## Exercise details
Write out exactly, and only, the lines below from the line with "3701 Roxbury Lane, Alexandria, VA" through the line with "Ubiquiti AirFiber 5XHD päätepunkt Ubiquiti"; pictures do not belong in the copy.

[Record set]

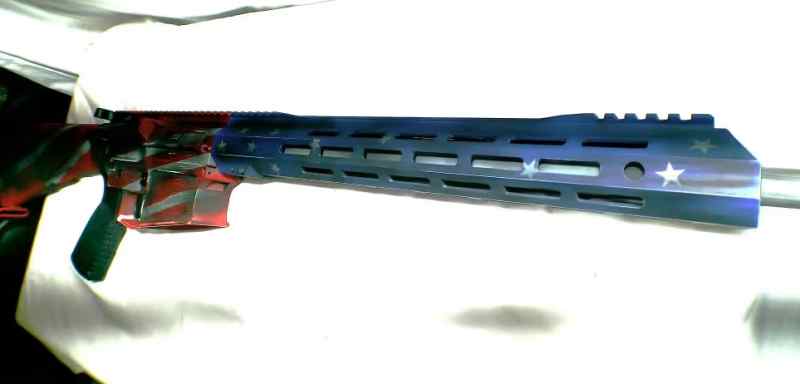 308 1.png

[/Record set]
[Record set]

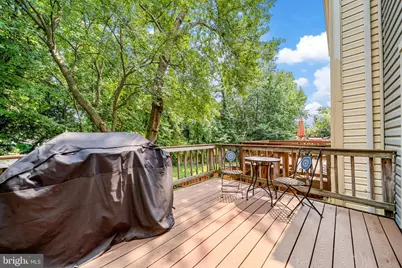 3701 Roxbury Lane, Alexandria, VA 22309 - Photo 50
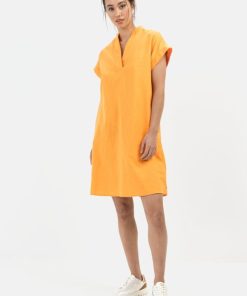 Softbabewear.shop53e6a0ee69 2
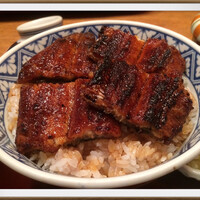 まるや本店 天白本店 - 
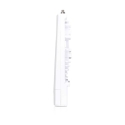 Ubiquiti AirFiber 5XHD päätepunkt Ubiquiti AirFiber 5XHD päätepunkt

[/Record set]
[Record set]

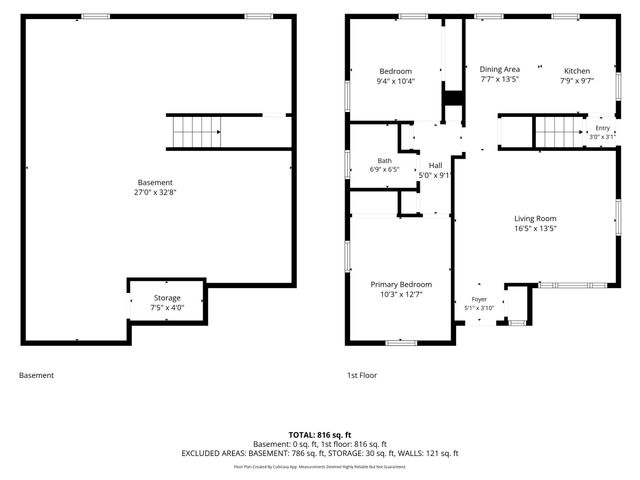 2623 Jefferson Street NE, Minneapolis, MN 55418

[/Record set]

## Final answer
 3701 Roxbury Lane, Alexandria, VA 22309 - Photo 50
 Softbabewear.shop53e6a0ee69 2
 まるや本店 天白本店 - 
 Ubiquiti AirFiber 5XHD päätepunkt Ubiquiti AirFiber 5XHD päätepunkt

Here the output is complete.